Quindi è soprattutto necessario, tanto per cominciare, che la persona che entra nel mondo spirituale, superi paura, senso di impotenza, disperazione e ansia. Ma questi sono esattamente le emozioni che appartengono alla cultura contemporanea e al materialismo perché estraneano le persone dal mondo spirituale e perché questo materialismo è particolarmente adatto per evocare impotenza e paura dell’ignoto e questo fa sì che vengano chiamate queste forze ostili sopraccitate che agiscono contro gli esseri umani”

Le emozioni negative sono cibo per spiriti dannosi
Tale concetto non è prontamente accettato nella conversazione quotidiana, guidata da rigido scetticismo e materialismo scientifico. Le tradizioni attuali hanno cercato di espellere la saggezza metafisica antica e la sua applicazione pratica nelle nostre vite. Anche se l’indagine scientifica è di estremo valore, la percezione spirituale è sempre stata parte della nostra esperienza.
“Tuttavia, nonostante il cinico scetticismo, tutte le scuole misteriche antiche, le autentiche intuizioni sciamaniche e gli insegnamenti esoterici (molti dei quali sono stati soppressi e/o distorti nel corso dei millenni, per ovvie ragioni) hanno trasferito questa verità per “coloro che hanno gli occhi per vedere e le orecchie per sentire”, usando il loro linguaggio e simbolismo.
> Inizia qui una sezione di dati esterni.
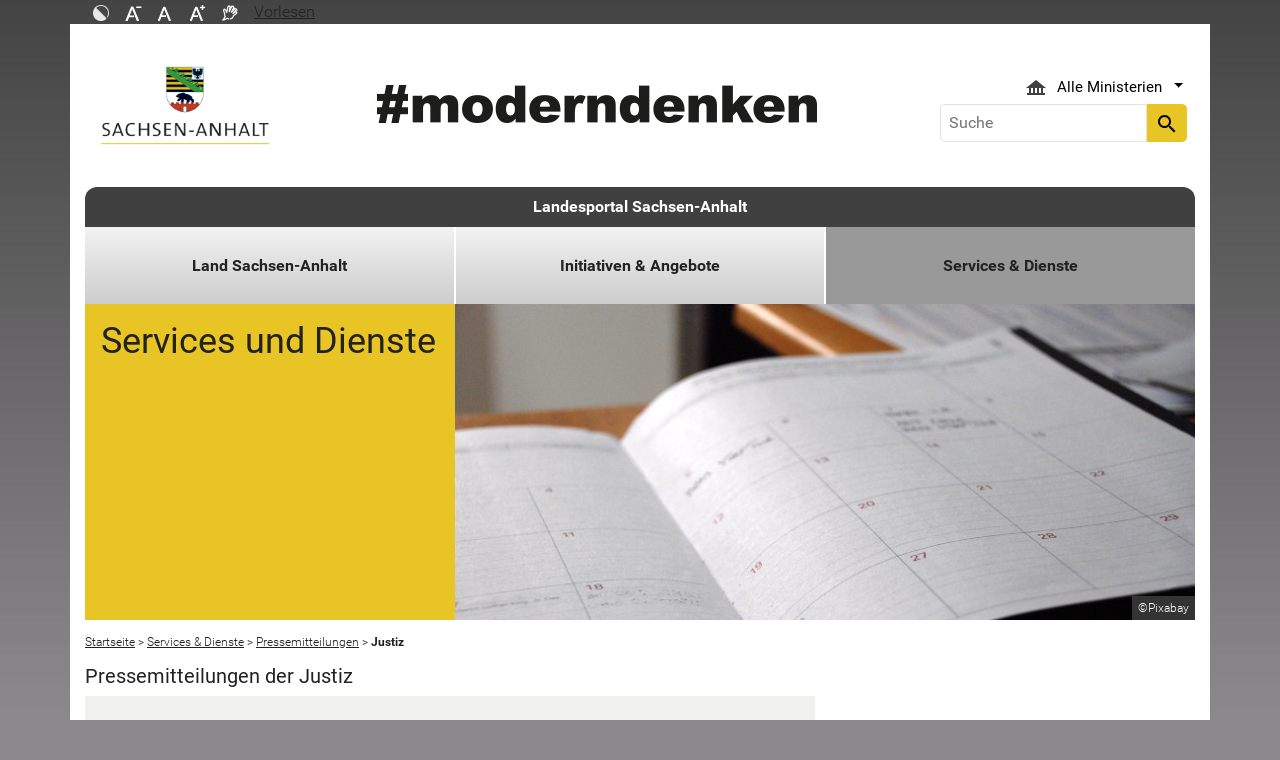

--- FILE ---
content_type: image/svg+xml
request_url: https://www.sachsen-anhalt.de/typo3conf/ext/st_lpsa_base/Resources/Public/IMG/fileicons/svg/lpsa-icon-dropdown.svg
body_size: 843
content:
<?xml version="1.0" encoding="utf-8"?>
<!-- Generator: Adobe Illustrator 19.2.1, SVG Export Plug-In . SVG Version: 6.00 Build 0)  -->
<svg version="1.1" id="Ebene_1" xmlns="http://www.w3.org/2000/svg" xmlns:xlink="http://www.w3.org/1999/xlink" x="0px" y="0px"
	 width="24px" height="16px" viewBox="0 0 24 16" style="enable-background:new 0 0 24 16;" xml:space="preserve">
<style type="text/css">
	.st0{fill:#808080;}
</style>
<g>
	<path class="st0" d="M9.1,0H0v16h13V5.8V3.9L9.1,0z M13,14.4H1.6V1.6h6.6v3.3h3.3v1.6H13V14.4L13,14.4z"/>
	<path class="st0" d="M6.5,8.5C6.8,7.8,7,7.3,7.1,6.9c0.4-2.1-2.2-2.3-1.9,0C5.3,7.5,5.4,8,5.7,8.6C5.4,9.4,5,10.2,4.6,11
		c-0.9,0.3-1.5,0.7-1.9,1c-1.3,1.2,0.3,2.9,1.6,1.1c0.3-0.4,0.6-1,0.9-1.5c0.8-0.3,1.7-0.5,2.5-0.7c0.6,0.4,1.4,1,2.1,1
		c1.3,0,1.5-1.7,0-1.9c-0.6-0.1-1.4,0-2,0.1C7.5,9.8,6.9,9.3,6.5,8.5z M3.4,13c-0.4,0.4-0.6,0.1-0.3-0.3c0.2-0.2,0.6-0.5,0.9-0.6
		C3.8,12.4,3.6,12.8,3.4,13z M6,6.3C6,6,6.2,6,6.3,6.3c0.1,0.3-0.1,0.9-0.2,1.2C6,7.2,5.9,6.7,6,6.3z M5.6,10.7c0,0,0.4-0.9,0.6-1.2
		c0.2,0.3,0.7,0.9,0.8,0.9C6.7,10.4,6,10.5,5.6,10.7z M9.7,10.8c0.5,0.1,0.5,0.4,0.1,0.4s-0.7-0.2-1-0.4C9.2,10.8,9.5,10.8,9.7,10.8
		z"/>
</g>
<polyline class="st0" points="11.9,8.4 14.4,8.4 14.4,13.5 11.9,13.5 "/>
<polygon class="st0" points="14.4,8.4 14.4,13.5 19,16 19,5.9 "/>
<path class="st0" d="M20,8.6c0.4,0.6,0.6,1.4,0.6,2.3c0,0.9-0.2,1.7-0.6,2.3l0.6,1c0.5-0.8,0.9-2,0.9-3.3s-0.3-2.4-0.9-3.3L20,8.6z"
	/>
<path class="st0" d="M24,11c0-2-0.5-3.7-1.3-5l-0.6,1c0.7,1,1.1,2.4,1,4c0,1.6-0.4,3-1.1,4l0.6,1C23.5,14.7,24,12.9,24,11"/>
</svg>
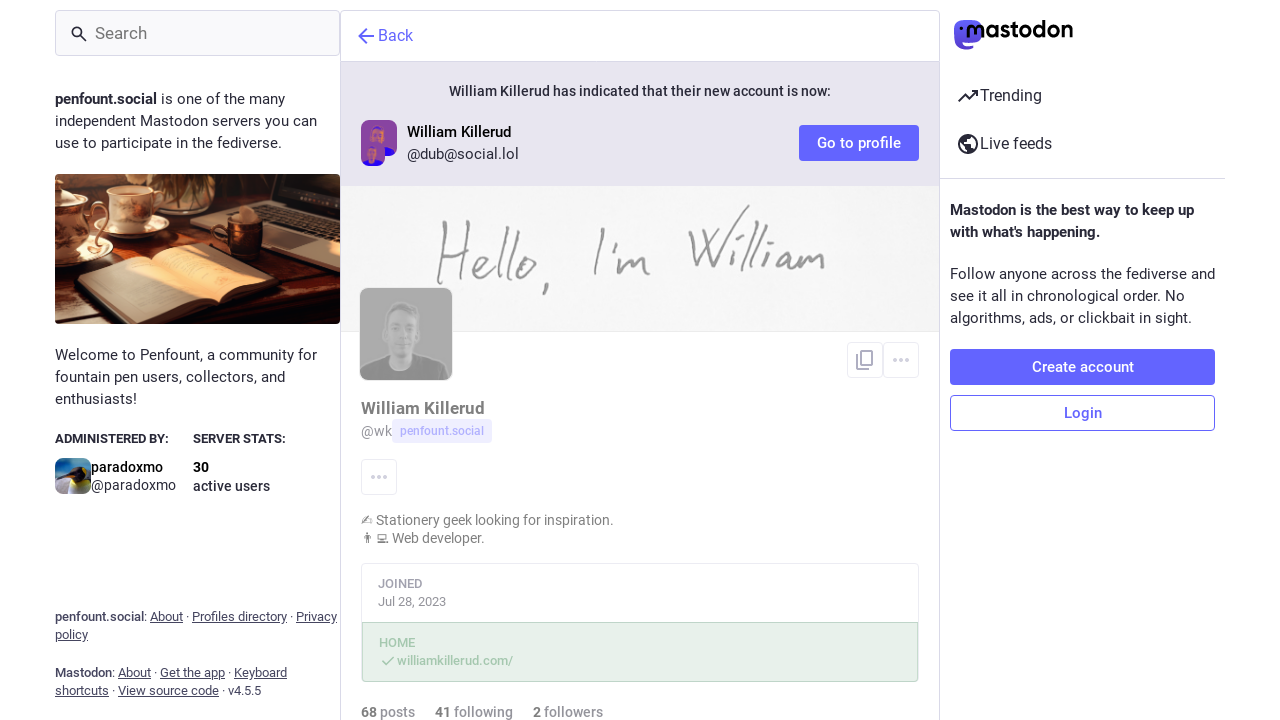

--- FILE ---
content_type: application/javascript
request_url: https://penfount.social/packs/remote_hint-wrXSKrd4.js
body_size: 479
content:
import{j as e}from"./client-By3tlFYA.js";import"./index-TEHZzOO_.js";import{a as m}from"./useSelectableClick-C6FBaLSu.js";import{T as a}from"./limited_account_hint-DjdlKeq_.js";import{M as i}from"./message-CVkQtbZv.js";const u=({accountId:o})=>{const s=m(r=>o?r.accounts.get(o):void 0),t=s!=null&&s.acct?s.acct.split("@")[1]:void 0;return!s||!s.url||s.acct!==s.username||!t?null:e.jsx(a,{url:s.url,message:e.jsx(i,{id:"hints.profiles.posts_may_be_missing",defaultMessage:"Some posts from this profile may be missing."}),label:e.jsx(i,{id:"hints.profiles.see_more_posts",defaultMessage:"See more posts on {domain}",values:{domain:e.jsx("strong",{children:t})}})})};export{u as R};
//# sourceMappingURL=remote_hint-wrXSKrd4.js.map
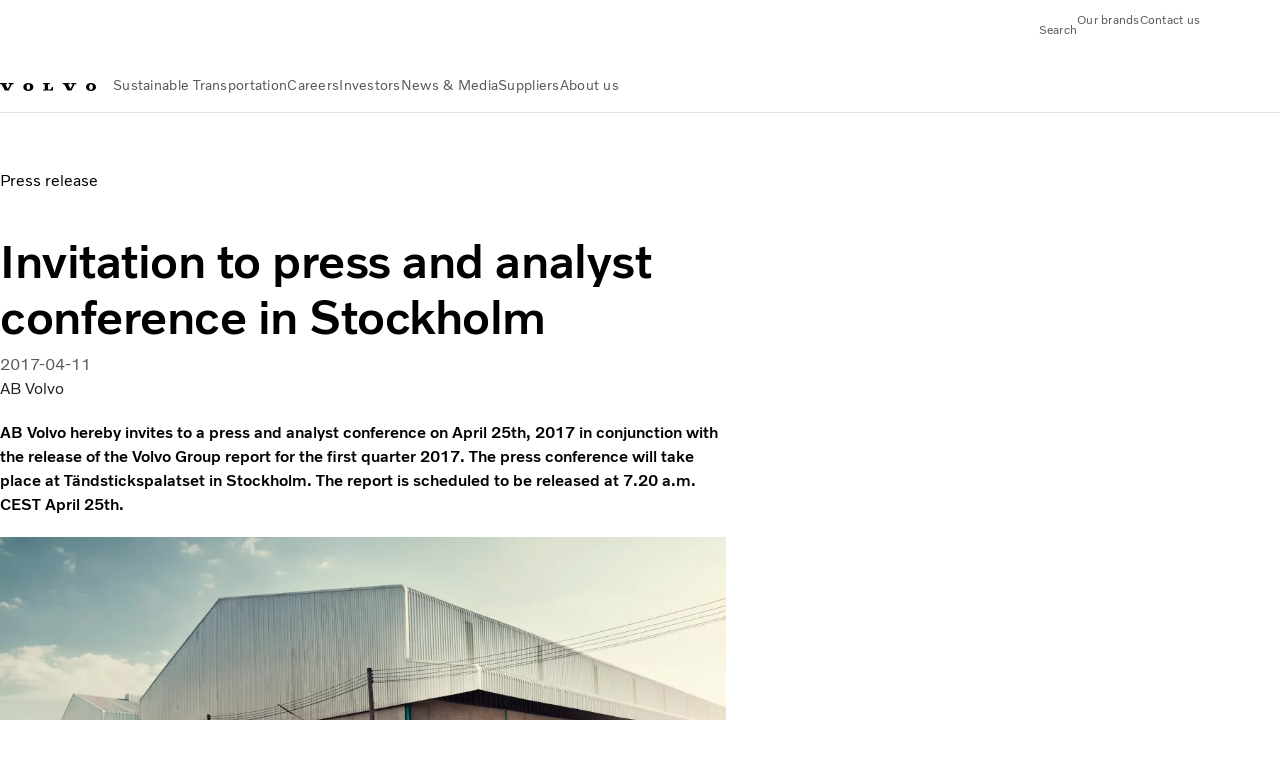

--- FILE ---
content_type: application/x-javascript
request_url: https://www.volvogroup.com/clientlibs-edge/production/20260115172347/shared/components/content/download.js
body_size: 1580
content:
(()=>{"use strict";var t,e,a,n={47001:(t,e,a)=>{var n=a(11881),o=a(52100);class i{constructor(t){this.el=t,window.adobeDataLayer=window.adobeDataLayer||[],this.dataLayer=window.adobeDataLayer,this.dataLayer&&this.el&&this.init()}init(){}}var r=a(49684);const s={URL:"",language:"",name:"",milestone:"",type:""},l={eventName:"fileDownload",fixedValues:{download:"download",downloadlist:"downloadlist",eventList:"eventlist",eventInformation:"event information",calendar:"calendar"}},d={invalidFormControls:":invalid:not(form),vcdk-dropdown[error],vcdk-checkbox-group[error],vcdk-radio-group[error]",downloadLink:".eventlist__downloadLink"};class c extends i{track(t,e){this.setRefs(t,e),this.pushAnalytics()}setRefs(t,e){this.analyticsData=JSON.parse(t.dataset.analyticsDownload||t.dataset.analyticsEventlist);const a=this.analyticsData.text;if(this.displayText=this.getDisplayText(t,a),e===l.fixedValues.eventList){this.analyticsData.parent=l.fixedValues.eventInformation;const e=t.querySelector(d.downloadLink);e&&(this.analyticsData.url=e.href)}else e===l.fixedValues.downloadlist&&(this.analyticsData.parent=l.fixedValues.download)}getDisplayText(t,e){const a=`${e.title} (${e.format}, ${e.size})`;return"true"===t.dataset?.isDynamicTable||this.analyticsData.addCalendar?e.title:a}getAnalyticsData(){const t={event:l.eventName,_volvo:{universal:{web:{file:{url:this.analyticsData.url||void 0,name:this.analyticsData.name,format:this.analyticsData.format,fileDownload:{value:1},parent:this.analyticsData.parent||void 0,displayText:this.displayText,category:void 0}}}},web:{webInteraction:{type:l.fixedValues.download}}};return(0,r.Ot)(t)}pushAnalytics(){this.dataLayer.push(this.getAnalyticsData())}}const f={download:".download"},u={download:"download"};class v extends n.A{constructor(t,e){super(t,e),this.init()}init(){this.analytics=new c,this.download=this.el.closest(f.download),this.addEventListeners()}addEventListeners(){this.el.addEventListener("click",(()=>{this.analytics.track(this.el,u.download)}))}}(0,o.kz)({Download:v})}},o={};function i(t){var e=o[t];if(void 0!==e)return e.exports;var a=o[t]={exports:{}};return n[t](a,a.exports,i),a.exports}i.m=n,t=[],i.O=(e,a,n,o)=>{if(!a){var r=1/0;for(c=0;c<t.length;c++){a=t[c][0],n=t[c][1],o=t[c][2];for(var s=!0,l=0;l<a.length;l++)(!1&o||r>=o)&&Object.keys(i.O).every((t=>i.O[t](a[l])))?a.splice(l--,1):(s=!1,o<r&&(r=o));if(s){t.splice(c--,1);var d=n();void 0!==d&&(e=d)}}return e}o=o||0;for(var c=t.length;c>0&&t[c-1][2]>o;c--)t[c]=t[c-1];t[c]=[a,n,o]},i.n=t=>{var e=t&&t.__esModule?()=>t.default:()=>t;return i.d(e,{a:e}),e},a=Object.getPrototypeOf?t=>Object.getPrototypeOf(t):t=>t.__proto__,i.t=function(t,n){if(1&n&&(t=this(t)),8&n)return t;if("object"==typeof t&&t){if(4&n&&t.__esModule)return t;if(16&n&&"function"==typeof t.then)return t}var o=Object.create(null);i.r(o);var r={};e=e||[null,a({}),a([]),a(a)];for(var s=2&n&&t;"object"==typeof s&&!~e.indexOf(s);s=a(s))Object.getOwnPropertyNames(s).forEach((e=>r[e]=()=>t[e]));return r.default=()=>t,i.d(o,r),o},i.d=(t,e)=>{for(var a in e)i.o(e,a)&&!i.o(t,a)&&Object.defineProperty(t,a,{enumerable:!0,get:e[a]})},i.g=function(){if("object"==typeof globalThis)return globalThis;try{return this||new Function("return this")()}catch(t){if("object"==typeof window)return window}}(),i.o=(t,e)=>Object.prototype.hasOwnProperty.call(t,e),i.r=t=>{"undefined"!=typeof Symbol&&Symbol.toStringTag&&Object.defineProperty(t,Symbol.toStringTag,{value:"Module"}),Object.defineProperty(t,"__esModule",{value:!0})},i.j=6306,(()=>{var t={6306:0};i.O.j=e=>0===t[e];var e=(e,a)=>{var n,o,r=a[0],s=a[1],l=a[2],d=0;if(r.some((e=>0!==t[e]))){for(n in s)i.o(s,n)&&(i.m[n]=s[n]);if(l)var c=l(i)}for(e&&e(a);d<r.length;d++)o=r[d],i.o(t,o)&&t[o]&&t[o][0](),t[o]=0;return i.O(c)},a=self.webpackChunkvolvo_fe_build=self.webpackChunkvolvo_fe_build||[];a.forEach(e.bind(null,0)),a.push=e.bind(null,a.push.bind(a))})();var r=i.O(void 0,[1866],(()=>i(47001)));r=i.O(r)})();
Sia che si sia trattato della Legge Generale (cristianesimo esoterico), o degli Arconti (gnosticismo), o dei Signori del Destino (ermetismo), o dei predatori/ voladores (sciamanesimo e particolarmente Castaneda), o del Mago Malvagio (Gurjief), o degli Shaitans (Sufismo), o degli Jinn (mitologia araba), o dei Wetiko (la spiritualità dei Nativi Americani), o delle Forze Ostili Occulte ( Sri Autoblindo e la Madre, lo Yoga integrale)”
Bernhard Guenther
Avere a che fare con esseri iperdimensionali o extrasensoriali, è da lungo tempo parte della nostra storia. Essi sono direttamente accessibili a chiunque quando venga data pratica adeguata e attenzione alla questione. Per me questo è vero per le mie esperienze con le medicine sciamaniche, con cui è del tutto possibile entrare in stati di coscienza, in cui esistono intere cosmologie della vita e con cui si può interagire.

Trovarsi nella spirale del discorso negativo, della depressione, dell’ansia o della paura incontrollabile e irrazionale, è un segno, come fa rilevare Steiner, di disconnessione dalla nostra vera natura spirituale, esacerbata da esseri che operano nei regni spirituali.
Ecco perché alcuni considerano disturbi come questi, delle malattie spirituali e fino a che esse non vengono affrontate con adeguata attenzione in merito allo sviluppo dello spirito, tali emozioni tendono ad esacerbarsi e a portare la persona in ulteriore sofferenza.